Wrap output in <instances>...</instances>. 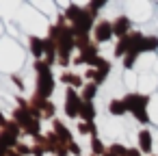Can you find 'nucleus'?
<instances>
[{
  "instance_id": "f257e3e1",
  "label": "nucleus",
  "mask_w": 158,
  "mask_h": 156,
  "mask_svg": "<svg viewBox=\"0 0 158 156\" xmlns=\"http://www.w3.org/2000/svg\"><path fill=\"white\" fill-rule=\"evenodd\" d=\"M145 102H147L145 98H139V95H130V98L126 100V106H128V108H132V111L136 113L139 108H143V106H145ZM139 113H141V111H139Z\"/></svg>"
},
{
  "instance_id": "f03ea898",
  "label": "nucleus",
  "mask_w": 158,
  "mask_h": 156,
  "mask_svg": "<svg viewBox=\"0 0 158 156\" xmlns=\"http://www.w3.org/2000/svg\"><path fill=\"white\" fill-rule=\"evenodd\" d=\"M108 37H110V26H108V24H102V26L98 28V39H100V41H106Z\"/></svg>"
},
{
  "instance_id": "7ed1b4c3",
  "label": "nucleus",
  "mask_w": 158,
  "mask_h": 156,
  "mask_svg": "<svg viewBox=\"0 0 158 156\" xmlns=\"http://www.w3.org/2000/svg\"><path fill=\"white\" fill-rule=\"evenodd\" d=\"M123 108H126V102H119V100H115L113 102V106H110V113H123Z\"/></svg>"
},
{
  "instance_id": "20e7f679",
  "label": "nucleus",
  "mask_w": 158,
  "mask_h": 156,
  "mask_svg": "<svg viewBox=\"0 0 158 156\" xmlns=\"http://www.w3.org/2000/svg\"><path fill=\"white\" fill-rule=\"evenodd\" d=\"M141 145L143 150H149V132H141Z\"/></svg>"
},
{
  "instance_id": "39448f33",
  "label": "nucleus",
  "mask_w": 158,
  "mask_h": 156,
  "mask_svg": "<svg viewBox=\"0 0 158 156\" xmlns=\"http://www.w3.org/2000/svg\"><path fill=\"white\" fill-rule=\"evenodd\" d=\"M2 121H5V119H2V115H0V124H2Z\"/></svg>"
}]
</instances>
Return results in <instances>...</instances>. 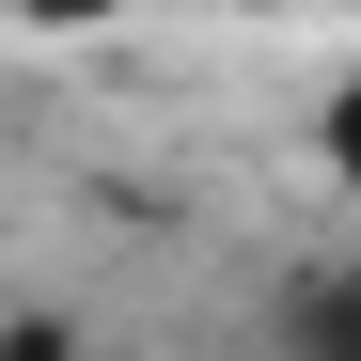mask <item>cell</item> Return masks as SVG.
<instances>
[{
  "instance_id": "7a4b0ae2",
  "label": "cell",
  "mask_w": 361,
  "mask_h": 361,
  "mask_svg": "<svg viewBox=\"0 0 361 361\" xmlns=\"http://www.w3.org/2000/svg\"><path fill=\"white\" fill-rule=\"evenodd\" d=\"M314 157H330V189H361V63L314 94Z\"/></svg>"
},
{
  "instance_id": "6da1fadb",
  "label": "cell",
  "mask_w": 361,
  "mask_h": 361,
  "mask_svg": "<svg viewBox=\"0 0 361 361\" xmlns=\"http://www.w3.org/2000/svg\"><path fill=\"white\" fill-rule=\"evenodd\" d=\"M283 345L298 361H361V267H314V283H298L283 298Z\"/></svg>"
}]
</instances>
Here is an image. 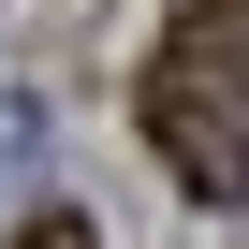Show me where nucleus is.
I'll return each mask as SVG.
<instances>
[{"mask_svg":"<svg viewBox=\"0 0 249 249\" xmlns=\"http://www.w3.org/2000/svg\"><path fill=\"white\" fill-rule=\"evenodd\" d=\"M132 117H147V147H161V176L191 205H249V59L161 44L147 88H132Z\"/></svg>","mask_w":249,"mask_h":249,"instance_id":"f257e3e1","label":"nucleus"},{"mask_svg":"<svg viewBox=\"0 0 249 249\" xmlns=\"http://www.w3.org/2000/svg\"><path fill=\"white\" fill-rule=\"evenodd\" d=\"M161 44H205V59H249V0H176Z\"/></svg>","mask_w":249,"mask_h":249,"instance_id":"f03ea898","label":"nucleus"},{"mask_svg":"<svg viewBox=\"0 0 249 249\" xmlns=\"http://www.w3.org/2000/svg\"><path fill=\"white\" fill-rule=\"evenodd\" d=\"M15 249H103V234H88L73 205H44V220H15Z\"/></svg>","mask_w":249,"mask_h":249,"instance_id":"7ed1b4c3","label":"nucleus"}]
</instances>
------------------------------------
List every line in the rows above that contains the string "evenodd".

  "mask_svg": "<svg viewBox=\"0 0 158 156\" xmlns=\"http://www.w3.org/2000/svg\"><path fill=\"white\" fill-rule=\"evenodd\" d=\"M145 102H147L145 98H139V95H130V98L126 100V106H128V108H132V111L136 113L139 108H143V106H145ZM139 113H141V111H139Z\"/></svg>"
  "mask_svg": "<svg viewBox=\"0 0 158 156\" xmlns=\"http://www.w3.org/2000/svg\"><path fill=\"white\" fill-rule=\"evenodd\" d=\"M108 37H110V26H108V24H102V26L98 28V39H100V41H106Z\"/></svg>"
  "mask_svg": "<svg viewBox=\"0 0 158 156\" xmlns=\"http://www.w3.org/2000/svg\"><path fill=\"white\" fill-rule=\"evenodd\" d=\"M123 108H126V102H119V100H115L113 102V106H110V113H123Z\"/></svg>"
  "mask_svg": "<svg viewBox=\"0 0 158 156\" xmlns=\"http://www.w3.org/2000/svg\"><path fill=\"white\" fill-rule=\"evenodd\" d=\"M141 145L143 150H149V132H141Z\"/></svg>"
  "mask_svg": "<svg viewBox=\"0 0 158 156\" xmlns=\"http://www.w3.org/2000/svg\"><path fill=\"white\" fill-rule=\"evenodd\" d=\"M2 121H5V119H2V115H0V124H2Z\"/></svg>"
  "mask_svg": "<svg viewBox=\"0 0 361 361\" xmlns=\"http://www.w3.org/2000/svg\"><path fill=\"white\" fill-rule=\"evenodd\" d=\"M314 157H330V189H361V63L314 94Z\"/></svg>"
  "mask_svg": "<svg viewBox=\"0 0 361 361\" xmlns=\"http://www.w3.org/2000/svg\"><path fill=\"white\" fill-rule=\"evenodd\" d=\"M283 345L298 361H361V267H314V283H298L283 298Z\"/></svg>"
[{"mask_svg":"<svg viewBox=\"0 0 249 249\" xmlns=\"http://www.w3.org/2000/svg\"><path fill=\"white\" fill-rule=\"evenodd\" d=\"M132 117H147V147H161V176L191 205H249V59L161 44L147 88H132Z\"/></svg>","mask_w":249,"mask_h":249,"instance_id":"f257e3e1","label":"nucleus"},{"mask_svg":"<svg viewBox=\"0 0 249 249\" xmlns=\"http://www.w3.org/2000/svg\"><path fill=\"white\" fill-rule=\"evenodd\" d=\"M161 44H205V59H249V0H176Z\"/></svg>","mask_w":249,"mask_h":249,"instance_id":"f03ea898","label":"nucleus"},{"mask_svg":"<svg viewBox=\"0 0 249 249\" xmlns=\"http://www.w3.org/2000/svg\"><path fill=\"white\" fill-rule=\"evenodd\" d=\"M15 249H103V234H88L73 205H44V220H15Z\"/></svg>","mask_w":249,"mask_h":249,"instance_id":"7ed1b4c3","label":"nucleus"}]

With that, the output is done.